The Dodge Dart compact sedan differs significantly from the two other vehicles that are built at Chrysler’s Belvidere, IL, assembly plant—the Jeep Compass and Jeep Patriot sport utility vehicle. The 47-year-old plant had to make a number of changes to accommodate the new vehicle’s architecture, which is based on the Alfa Romeo Giulietta hatchback.

Fiat invested $700 million in a state-of-the-art body shop that features new machinery, tooling and material handling equipment exclusively for production of the Dart. “This new facility sets the benchmark for future Chrysler Group body shops in terms of design, efficiency and flexibility,” says Scott Garberding, senior vice president of manufacturing at Chrysler Group LLC.

“Standardizing body shop design across the company allows for greater flexibility to build several platforms based off the same architecture at more than one plant,” adds Garberding. The new 702,000-square-foot Belvidere North body shop has the ability to build up to four unique body styles.

Several innovations were adapted from Fiat plants in Europe, such as the Tychy, Poland, facility that assembles small cars like the popular Fiat Panda. For instance, the basic robotic integrated configuration (BRIC) is a new standard equipment design that’s used on many of the welding and sealing applications in the plant.

“BRIC reduces installation time, because robots, equipment and associated electrical control panels are shipped as a complete unit,” says Steve Hughes, senior body shop manager. “It eliminates the need to disassemble equipment at the [robot supplier] and reassemble it at the plant. A welding and sealing station can be installed at the plant in approximately one hour, compared to several days in the past.”

The BRIC design also allows manufacturing engineers to mount robots overhead, which saves valuable space on the plant floor. The new body shop features 967 robots. More than 63 percent of the machines were redeployed from Chrysler’s recently closed St. Louis plant, resulting in a total savings of about $29 million.

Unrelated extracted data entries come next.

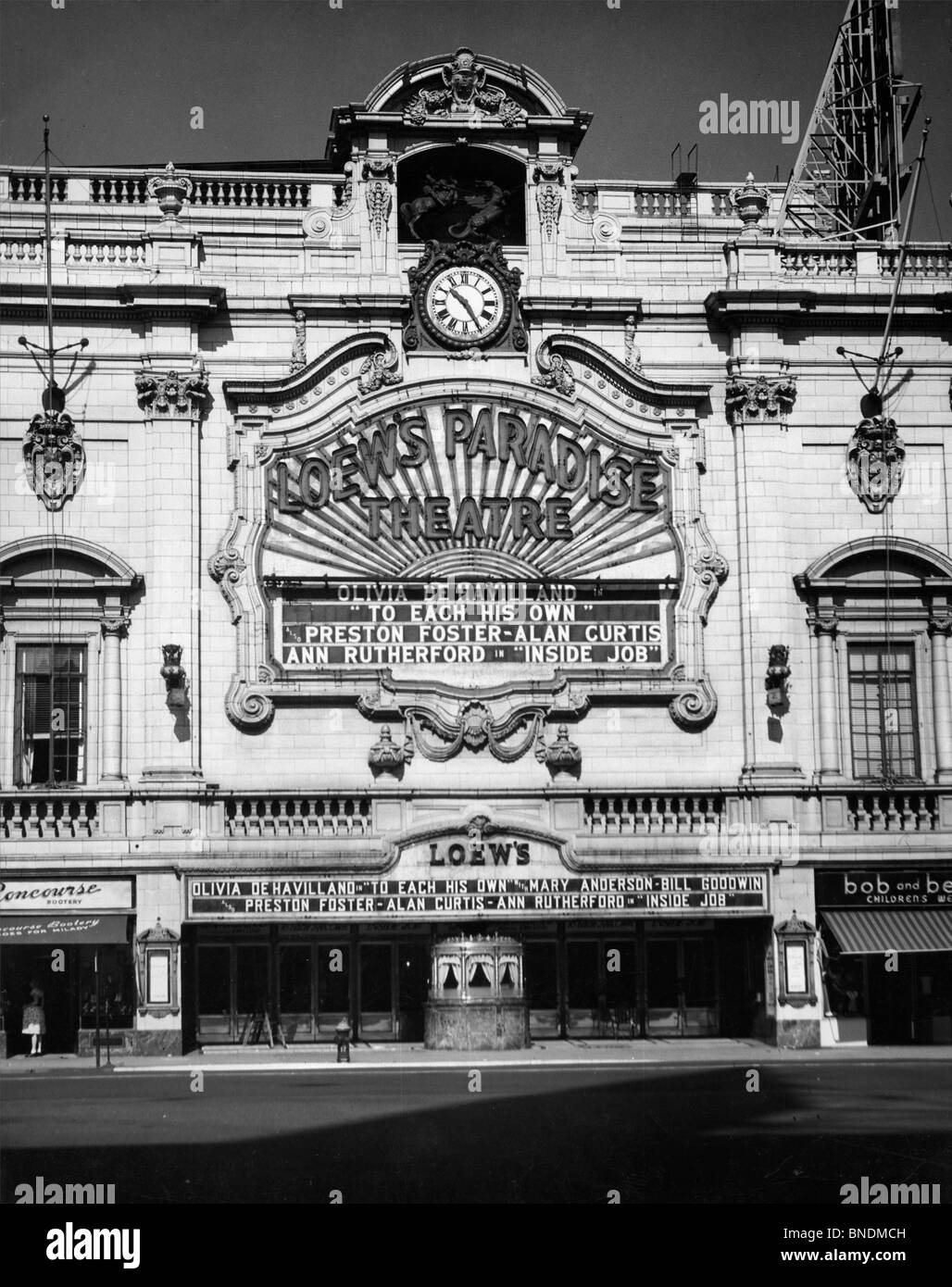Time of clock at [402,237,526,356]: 10:24
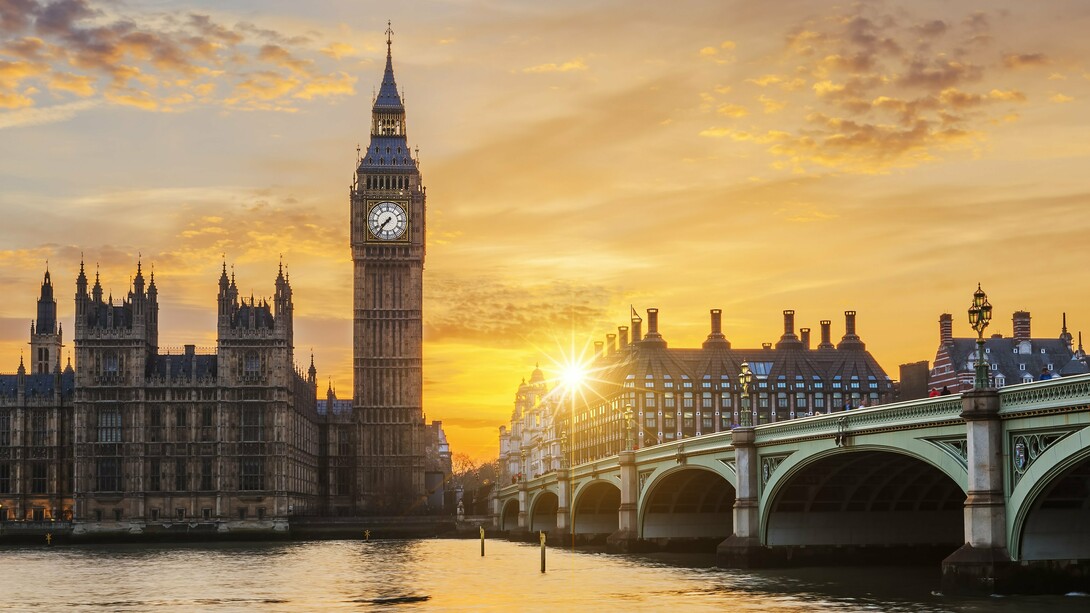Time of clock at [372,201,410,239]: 7:36
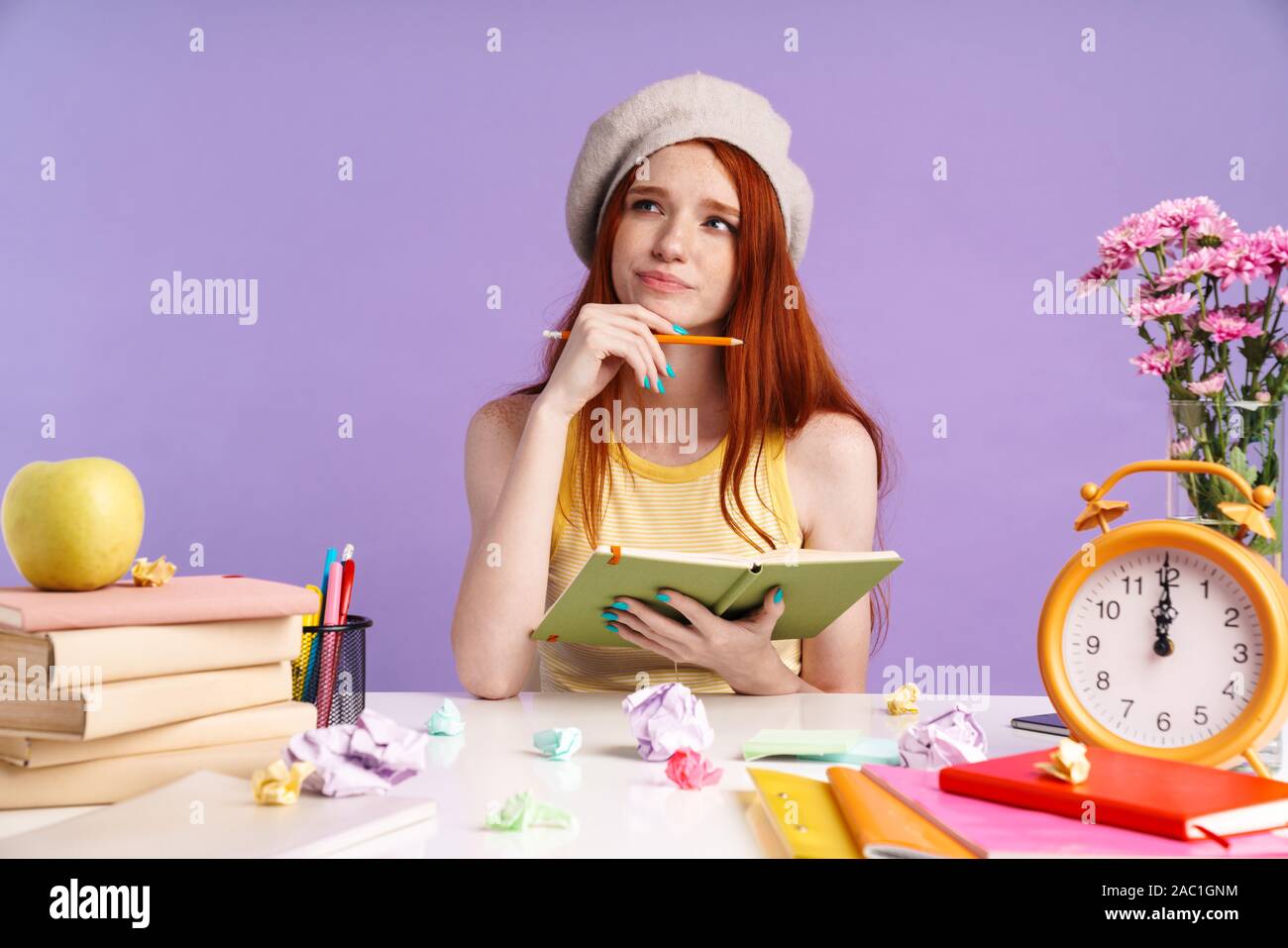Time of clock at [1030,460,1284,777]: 12:00
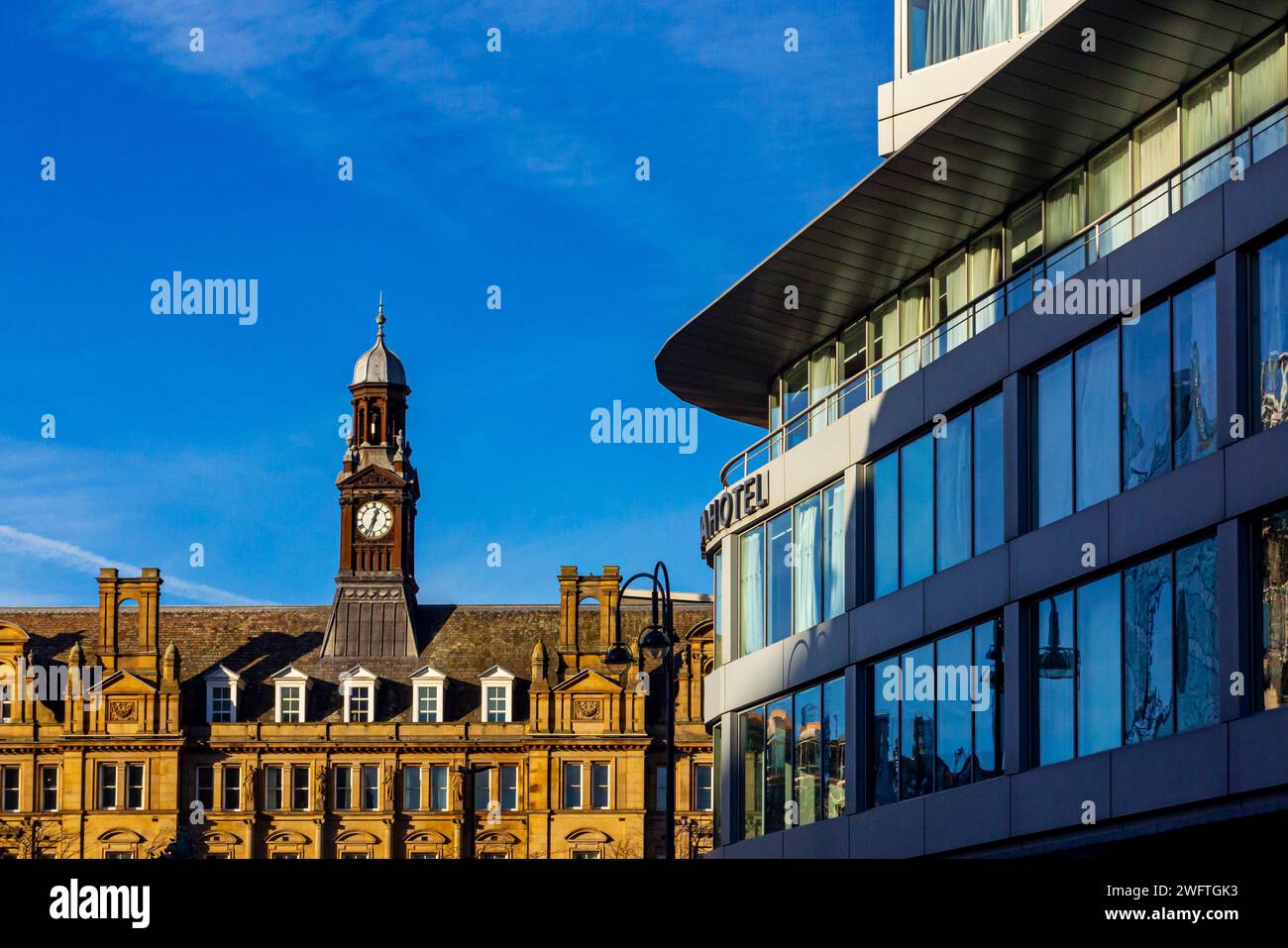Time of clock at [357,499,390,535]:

Another unique feature of the body shop is an open gate framer, which was developed by engineers at Comau, a Fiat subsidiary. It consists of 18 robots (eight mounted on the floor and 10 hung from above) that weld panels to the body, ensuring “a consistent and dimensionally repeatable build of each vehicle.”

Extensive use of lasers for various measurement and welding applications also ensure consistency and quality. “The roof laser braze welding process allows for a seamless transition between body side aperture and roof panel mating surfaces,” says Hughes. “An automated closure panel installation line utilizes measurement lasers to tell the panel installation robot exactly how the decklid, doors, fenders and hood panels should be installed to meet exacting fit and finish specifications.”

Material handling is done differently in the new facility vs. the older, 965,000-square-foot Belvidere South body shop, which boasts 856 robots. For instance, it uses a marketplace concept that feeds appropriate parts to specific areas of the assembly line, reducing fork lift traffic on the plant floor. Instead of delivering parts to 285 locations, there are now only 30 delivery points.

“The layout of the new body shop is much more efficient than traditional body shops, because all material and processes are manned from the same side of the line,” says Hughes. “That condenses line-side inventory and the number of operators required to load the equipment.”